«Cuando se completaron los días en que iba a ser llevado al cielo, Jesús tomó la decisión de ir a Jerusalén. Y envió mensajeros delante de él. Puestos en camino, entraron en una aldea de samaritanos para hacer los preparativos. Pero no lo recibieron, porque su aspecto era el de uno que caminaba hacia Jerusalén. Al ver esto, Santiago y Juan, discípulos suyos, le dijeron: “Señor, ¿quieres que digamos que baje fuego del cielo que acabe con ellos?” Él se volvió y los regañó. Y se encaminaron hacia otra aldea ». (Lc 9,51-56)

_Datos mostrados_
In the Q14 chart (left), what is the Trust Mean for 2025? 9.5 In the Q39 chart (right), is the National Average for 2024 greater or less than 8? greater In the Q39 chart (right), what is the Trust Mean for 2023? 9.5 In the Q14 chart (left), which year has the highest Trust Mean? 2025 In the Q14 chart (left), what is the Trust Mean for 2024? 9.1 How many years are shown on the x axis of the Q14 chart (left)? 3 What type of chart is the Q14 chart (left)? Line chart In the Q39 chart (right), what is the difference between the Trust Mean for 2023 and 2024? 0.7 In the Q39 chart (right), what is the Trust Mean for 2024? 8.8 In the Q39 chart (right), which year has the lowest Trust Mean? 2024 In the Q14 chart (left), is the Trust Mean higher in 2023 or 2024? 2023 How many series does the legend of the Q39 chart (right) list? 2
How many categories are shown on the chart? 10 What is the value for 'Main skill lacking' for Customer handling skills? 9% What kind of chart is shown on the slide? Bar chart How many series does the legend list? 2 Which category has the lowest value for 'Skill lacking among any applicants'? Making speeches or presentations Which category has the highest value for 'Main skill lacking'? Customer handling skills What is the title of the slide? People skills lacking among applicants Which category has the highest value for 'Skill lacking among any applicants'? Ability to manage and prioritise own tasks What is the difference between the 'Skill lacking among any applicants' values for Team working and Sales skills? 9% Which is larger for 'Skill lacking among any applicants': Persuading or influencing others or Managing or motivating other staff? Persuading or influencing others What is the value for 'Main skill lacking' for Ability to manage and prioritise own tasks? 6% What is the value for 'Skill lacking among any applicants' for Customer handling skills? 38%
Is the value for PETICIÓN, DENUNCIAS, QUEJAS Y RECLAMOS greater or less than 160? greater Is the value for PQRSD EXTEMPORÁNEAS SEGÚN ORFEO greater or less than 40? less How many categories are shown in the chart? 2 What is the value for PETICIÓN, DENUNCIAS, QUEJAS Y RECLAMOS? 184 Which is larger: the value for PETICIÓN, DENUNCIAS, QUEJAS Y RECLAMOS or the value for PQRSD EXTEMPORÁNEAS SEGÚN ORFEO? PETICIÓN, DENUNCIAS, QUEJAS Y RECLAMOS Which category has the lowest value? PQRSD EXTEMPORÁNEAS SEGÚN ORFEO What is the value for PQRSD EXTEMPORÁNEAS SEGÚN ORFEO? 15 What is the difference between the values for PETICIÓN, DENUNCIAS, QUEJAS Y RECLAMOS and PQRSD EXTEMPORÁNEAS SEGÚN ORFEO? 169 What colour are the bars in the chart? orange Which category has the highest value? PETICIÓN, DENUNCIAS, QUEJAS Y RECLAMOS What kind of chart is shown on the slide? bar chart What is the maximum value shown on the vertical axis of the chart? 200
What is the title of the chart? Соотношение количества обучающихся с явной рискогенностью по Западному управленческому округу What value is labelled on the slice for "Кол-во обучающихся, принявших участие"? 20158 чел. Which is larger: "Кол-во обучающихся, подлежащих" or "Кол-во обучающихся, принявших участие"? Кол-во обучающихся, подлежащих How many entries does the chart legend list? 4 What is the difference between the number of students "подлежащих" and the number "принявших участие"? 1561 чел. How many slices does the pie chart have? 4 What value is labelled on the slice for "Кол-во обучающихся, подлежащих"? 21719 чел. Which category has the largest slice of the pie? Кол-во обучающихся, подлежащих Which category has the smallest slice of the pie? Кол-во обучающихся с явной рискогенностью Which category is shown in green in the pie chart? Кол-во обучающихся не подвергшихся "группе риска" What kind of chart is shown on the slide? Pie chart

_Tarea propuesta_
Indica si cada afirmación concuerda con el pasaje de Lucas y contesta sí o no, citando textualmente las palabras del pasaje que lo deciden.
1. Los habitantes de la aldea de samaritanos recibieron a Jesús.
2. Santiago y Juan propusieron pedir que bajara fuego del cielo.
3. Jesús envió mensajeros delante de él.

_Resultado del ejercicio_
1. No: «Pero no lo recibieron».
2. Sí: «Señor, ¿quieres que digamos que baje fuego del cielo que acabe con ellos?»
3. Sí: «Y envió mensajeros delante de él».